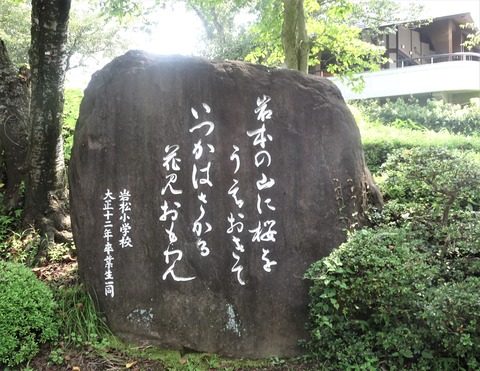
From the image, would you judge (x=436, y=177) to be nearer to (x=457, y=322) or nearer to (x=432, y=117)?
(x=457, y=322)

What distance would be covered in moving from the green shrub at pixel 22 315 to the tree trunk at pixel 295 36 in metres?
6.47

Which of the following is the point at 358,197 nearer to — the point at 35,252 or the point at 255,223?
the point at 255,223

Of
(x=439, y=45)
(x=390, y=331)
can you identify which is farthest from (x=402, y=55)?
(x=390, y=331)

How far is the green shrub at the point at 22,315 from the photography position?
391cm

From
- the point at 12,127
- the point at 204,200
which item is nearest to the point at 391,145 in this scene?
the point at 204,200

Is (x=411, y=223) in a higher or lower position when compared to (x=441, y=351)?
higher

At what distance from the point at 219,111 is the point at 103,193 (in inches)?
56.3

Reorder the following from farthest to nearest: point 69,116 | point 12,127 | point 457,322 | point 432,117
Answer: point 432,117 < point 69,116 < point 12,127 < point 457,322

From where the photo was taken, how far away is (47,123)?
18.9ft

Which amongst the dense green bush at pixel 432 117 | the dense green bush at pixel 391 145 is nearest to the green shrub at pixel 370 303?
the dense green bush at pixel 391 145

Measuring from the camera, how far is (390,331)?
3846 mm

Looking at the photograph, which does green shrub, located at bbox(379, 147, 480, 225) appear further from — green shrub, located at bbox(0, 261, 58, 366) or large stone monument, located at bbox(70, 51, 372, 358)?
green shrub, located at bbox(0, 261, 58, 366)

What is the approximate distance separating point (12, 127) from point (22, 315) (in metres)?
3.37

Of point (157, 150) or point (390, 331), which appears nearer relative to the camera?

---

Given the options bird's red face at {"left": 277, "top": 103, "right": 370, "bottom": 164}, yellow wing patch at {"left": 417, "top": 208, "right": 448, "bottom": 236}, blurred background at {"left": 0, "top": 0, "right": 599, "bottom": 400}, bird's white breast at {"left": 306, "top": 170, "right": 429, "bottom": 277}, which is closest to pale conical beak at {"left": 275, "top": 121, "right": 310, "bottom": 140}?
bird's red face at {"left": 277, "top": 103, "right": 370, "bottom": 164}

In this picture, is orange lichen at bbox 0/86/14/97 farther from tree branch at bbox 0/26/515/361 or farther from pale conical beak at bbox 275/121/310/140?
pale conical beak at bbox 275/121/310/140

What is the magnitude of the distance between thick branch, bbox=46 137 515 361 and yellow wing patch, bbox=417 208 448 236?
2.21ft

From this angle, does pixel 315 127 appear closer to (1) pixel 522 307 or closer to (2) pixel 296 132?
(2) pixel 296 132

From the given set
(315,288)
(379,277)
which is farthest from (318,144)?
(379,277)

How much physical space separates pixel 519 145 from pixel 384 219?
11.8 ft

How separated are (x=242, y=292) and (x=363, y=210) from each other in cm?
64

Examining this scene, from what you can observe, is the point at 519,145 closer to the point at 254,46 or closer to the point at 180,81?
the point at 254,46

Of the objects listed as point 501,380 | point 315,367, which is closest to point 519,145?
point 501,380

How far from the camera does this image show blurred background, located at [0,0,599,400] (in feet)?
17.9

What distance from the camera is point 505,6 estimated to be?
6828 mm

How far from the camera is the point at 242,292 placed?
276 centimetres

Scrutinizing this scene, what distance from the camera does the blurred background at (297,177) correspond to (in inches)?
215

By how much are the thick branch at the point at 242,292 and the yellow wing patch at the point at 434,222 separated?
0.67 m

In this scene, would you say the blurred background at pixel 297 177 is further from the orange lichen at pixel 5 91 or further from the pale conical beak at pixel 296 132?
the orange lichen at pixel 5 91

Exercise objective:
Copy out word for word everything above from the line containing "From where the" down to the line containing "Of point (157, 150)", including both of those lines.

Complete response:
From where the photo was taken, how far away is (47,123)?
18.9ft

Which amongst the dense green bush at pixel 432 117 | the dense green bush at pixel 391 145 is nearest to the green shrub at pixel 370 303?
the dense green bush at pixel 391 145

Measuring from the camera, how far is (390,331)?
3846 mm

Looking at the photograph, which does green shrub, located at bbox(379, 147, 480, 225) appear further from — green shrub, located at bbox(0, 261, 58, 366) or large stone monument, located at bbox(70, 51, 372, 358)?
green shrub, located at bbox(0, 261, 58, 366)

What is the approximate distance separating point (12, 127) from point (22, 315) (in metres)?
3.37

Of point (157, 150) or point (390, 331), which appears nearer relative to the camera?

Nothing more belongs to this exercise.